Get the probability of each word in the training data of tweet.

def get_tweet_word_prob(training_data, label = None):
words = get_words(training_data)
freq = {}
for word in words:
freq[word] = 1
total_count = 0
for data in training_data:
if data[1] == label or label == None:
total_count += len(data[2])
for word in data[2]:
freq[word] += 1
prob = {}
for word in freq.keys():
prob[word] = freq[word]*1.0/total_count
return prob

Get probability of a given label.

def get_tweet_label_count(training_data, label):
count = 0
total_count = 0
for data in training_data:
total_count += 1
if data[1] == label:
count += 1
return count*1.0/total_count

Apply Naive Bayes Model like below.

def label_tweet_data(test_data, sports_word_prob, politics_word_prob, sports_prob, politics_prob):
labels = []
for data in test_data:
data_prob_sports = sports_prob
data_prob_politics = politics_prob
for word in data[2]:
if word in sports_word_prob:
data_prob_sports *= sports_word_prob[word]
data_prob_politics *= politics_word_prob[word]
else:
continue
if data_prob_sports >= data_prob_politics:
labels.append([data[0], 'Sports', data_prob_sports, data_prob_politics])
else:
labels.append([data[0], 'Politics', data_prob_sports, data_prob_politics])
return labels

Print the labelled or categorze the test data like below.

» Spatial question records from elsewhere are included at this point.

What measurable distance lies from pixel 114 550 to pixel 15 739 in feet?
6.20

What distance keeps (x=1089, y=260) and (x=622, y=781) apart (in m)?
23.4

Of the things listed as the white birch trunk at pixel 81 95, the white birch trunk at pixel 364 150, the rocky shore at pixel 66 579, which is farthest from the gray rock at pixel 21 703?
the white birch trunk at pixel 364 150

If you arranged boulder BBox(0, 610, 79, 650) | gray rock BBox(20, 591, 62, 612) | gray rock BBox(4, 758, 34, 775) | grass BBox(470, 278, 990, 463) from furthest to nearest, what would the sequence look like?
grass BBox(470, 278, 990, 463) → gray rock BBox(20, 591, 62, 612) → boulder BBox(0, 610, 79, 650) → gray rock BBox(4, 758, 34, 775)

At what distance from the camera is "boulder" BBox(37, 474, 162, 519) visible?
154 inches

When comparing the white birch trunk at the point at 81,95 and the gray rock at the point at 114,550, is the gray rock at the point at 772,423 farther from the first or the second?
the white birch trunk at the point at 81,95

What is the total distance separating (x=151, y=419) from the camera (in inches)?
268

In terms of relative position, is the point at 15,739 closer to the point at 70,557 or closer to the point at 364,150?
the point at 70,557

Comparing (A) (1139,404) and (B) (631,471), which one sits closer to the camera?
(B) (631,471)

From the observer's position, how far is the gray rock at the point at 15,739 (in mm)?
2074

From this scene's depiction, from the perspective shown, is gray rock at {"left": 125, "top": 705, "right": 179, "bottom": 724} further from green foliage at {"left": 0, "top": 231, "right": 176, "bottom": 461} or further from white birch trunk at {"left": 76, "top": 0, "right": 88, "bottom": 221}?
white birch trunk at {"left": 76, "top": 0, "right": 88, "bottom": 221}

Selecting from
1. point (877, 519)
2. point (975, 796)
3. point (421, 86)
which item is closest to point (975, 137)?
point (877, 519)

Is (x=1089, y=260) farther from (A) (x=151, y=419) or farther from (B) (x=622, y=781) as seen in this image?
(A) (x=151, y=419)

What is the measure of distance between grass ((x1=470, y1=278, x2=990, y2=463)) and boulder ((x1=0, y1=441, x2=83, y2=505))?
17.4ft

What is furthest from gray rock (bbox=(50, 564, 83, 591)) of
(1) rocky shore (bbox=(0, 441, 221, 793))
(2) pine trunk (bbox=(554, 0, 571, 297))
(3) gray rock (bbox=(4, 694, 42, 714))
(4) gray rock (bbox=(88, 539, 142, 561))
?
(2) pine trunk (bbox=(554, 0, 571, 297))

def print_labelled_data(labels):
f_out = open('test_labelled_output.txt', 'w')
for [tweet_id, label, prob_sports, prob_politics] in labels:
f_out.write('%s %s\n' % (tweet_id, label))
f_out.close()

Read the training and test data like below.

training_data = get_tweet_training_data()
test_data = get__tweet_test_data()

Get the probability of each word.

word_prob = get_tweet_word_prob(training_data)
sports_word_prob = get_tweet_word_prob(training_data, 'Sports')
politics_word_prob = get_tweet_word_prob(training_data, 'Politics')

Get the probability of each label.

sports_prob = get_tweet_label_count(training_data, 'Sports')
politics_prob = get_tweet_label_count(training_data, 'Politics')

Normalize for stop words.

for (word, prob) in word_prob.items():
sports_word_prob[word] /= prob
politics_word_prob[word] /= prob

Label the test data and print it.

test_labels = label_tweet_data(test_data, sports_word_prob, politics_word_prob, sports_prob, politics_prob)
print_labelled_data(test_labels)

Output example of this algorithm will be something like below.

TweetId	Category
301733794770190336	Politics
301576909517619200	Politics
305057161682227200	Sports
286543227178328066	Politics

I have attached the complete Python code with test data, training data, and output categoried/labelled data. You can also generate the output data by running this Python code of Machine learning.

Pre-requisites for the running this code include -

Python 3.5
Juypter notebook will be good.

Conclusion

Naive Bayes algorithm is based on probability and it is very good for the labellig of data.